The C-130J and the Israeli long arm

Production of the first Lockheed Martin C-130J for the Israeli air force (IAF) began recently in a short ceremony in Atlanta.


The first C-130J “Samson” will be delivered in 2014. IAF crews recently visited a US Air Force C-130J squadron to hear about the operation of the advanced aircraft.


The IAF dubs all its aircraft with Hebrew names. The C-130 E/Hs it currently operates are dubbed “Karnaf” (Rhinoceros).


The cockpits of the IAF’s C-130Js will have three seats, similar to the configuration used by the US Special Forces.

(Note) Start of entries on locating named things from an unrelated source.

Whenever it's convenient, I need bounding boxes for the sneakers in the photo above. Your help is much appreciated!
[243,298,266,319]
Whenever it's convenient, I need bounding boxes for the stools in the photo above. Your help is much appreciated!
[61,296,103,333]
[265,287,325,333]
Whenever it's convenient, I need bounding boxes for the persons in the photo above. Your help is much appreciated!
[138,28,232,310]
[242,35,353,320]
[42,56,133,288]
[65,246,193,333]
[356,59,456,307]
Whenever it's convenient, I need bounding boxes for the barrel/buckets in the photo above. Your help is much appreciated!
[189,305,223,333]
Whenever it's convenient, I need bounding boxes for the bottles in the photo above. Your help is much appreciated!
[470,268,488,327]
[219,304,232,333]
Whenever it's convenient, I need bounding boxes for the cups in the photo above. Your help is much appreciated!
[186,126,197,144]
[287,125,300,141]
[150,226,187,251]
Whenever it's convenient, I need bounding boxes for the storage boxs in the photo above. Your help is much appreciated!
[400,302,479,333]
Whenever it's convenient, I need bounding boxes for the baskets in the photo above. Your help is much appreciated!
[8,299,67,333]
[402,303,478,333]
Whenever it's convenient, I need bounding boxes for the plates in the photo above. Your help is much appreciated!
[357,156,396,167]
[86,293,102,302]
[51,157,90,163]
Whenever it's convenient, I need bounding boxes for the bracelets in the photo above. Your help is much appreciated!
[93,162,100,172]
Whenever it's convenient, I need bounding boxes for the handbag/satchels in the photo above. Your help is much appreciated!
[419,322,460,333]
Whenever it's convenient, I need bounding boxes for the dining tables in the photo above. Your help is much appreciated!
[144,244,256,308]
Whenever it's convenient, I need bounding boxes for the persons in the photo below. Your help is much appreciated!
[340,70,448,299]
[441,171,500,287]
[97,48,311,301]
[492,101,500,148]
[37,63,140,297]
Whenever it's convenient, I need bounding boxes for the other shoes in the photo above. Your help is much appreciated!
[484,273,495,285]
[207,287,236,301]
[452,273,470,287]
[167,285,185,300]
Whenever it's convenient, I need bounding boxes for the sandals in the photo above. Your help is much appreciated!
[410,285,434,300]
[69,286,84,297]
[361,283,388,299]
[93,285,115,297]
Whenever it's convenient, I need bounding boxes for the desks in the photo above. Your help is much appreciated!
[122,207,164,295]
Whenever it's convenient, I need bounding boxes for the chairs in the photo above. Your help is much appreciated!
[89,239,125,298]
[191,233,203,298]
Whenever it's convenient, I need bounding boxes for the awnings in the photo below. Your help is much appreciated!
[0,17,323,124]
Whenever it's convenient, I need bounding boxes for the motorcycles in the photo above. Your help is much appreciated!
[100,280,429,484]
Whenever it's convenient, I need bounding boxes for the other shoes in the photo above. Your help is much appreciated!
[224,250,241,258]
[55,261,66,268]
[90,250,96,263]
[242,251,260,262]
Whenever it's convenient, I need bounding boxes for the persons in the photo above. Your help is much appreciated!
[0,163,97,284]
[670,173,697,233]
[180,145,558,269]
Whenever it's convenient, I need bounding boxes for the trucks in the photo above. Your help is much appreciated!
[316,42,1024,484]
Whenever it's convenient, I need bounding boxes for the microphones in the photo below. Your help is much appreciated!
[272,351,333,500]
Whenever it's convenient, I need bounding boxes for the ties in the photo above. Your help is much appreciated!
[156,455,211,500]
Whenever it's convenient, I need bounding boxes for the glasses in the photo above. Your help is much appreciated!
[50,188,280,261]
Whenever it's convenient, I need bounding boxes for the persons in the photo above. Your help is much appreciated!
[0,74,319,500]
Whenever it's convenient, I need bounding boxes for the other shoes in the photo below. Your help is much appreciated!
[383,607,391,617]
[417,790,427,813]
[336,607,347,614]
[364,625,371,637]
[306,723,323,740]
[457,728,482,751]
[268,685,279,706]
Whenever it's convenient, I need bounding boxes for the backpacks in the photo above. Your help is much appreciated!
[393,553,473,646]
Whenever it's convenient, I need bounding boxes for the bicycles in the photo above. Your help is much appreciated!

The aircraft will be modified for the future installation of some Israeli systems. These are being developed now.


The IAF is operating 15 C-130 E/Hs. In recent years all the fleet underwent fatigue tests with the assistance of Lockheed Martin.


The Es will be phased out while the Hs will get structure treatment.


The contract with the Israeli ministry of defence currently includes three C-130Js, but it is expected that more will be purchased in the next two years.


Parallel to the preparations made to get the first C-130J, the IAF has embarked on a comprehensive upgrade of its current fleet of the C-130H.


These will get a new main wing box. The Bedek division of Israel Aerospace Industries (IAI) will perform the series replacement of the original main wing boxes. This will begin soon.


A source close to the programme said that the upgraded Hs and some E/H models will stay in service while the E models that are still flying will be phased out.


The acquisition process for the C-130J began before the Israeli Defense Forces (IDF) decided last year to form a new Depth Command.


This command is in charge of combining the assets of the infantry, air force and navy to perform what is defined loosely as “long-range operations”.


The purchase of the Samsons is not directly connected with this but if you look at the bigger picture and the operational needs, you might find some very strong strings attaching both decisions.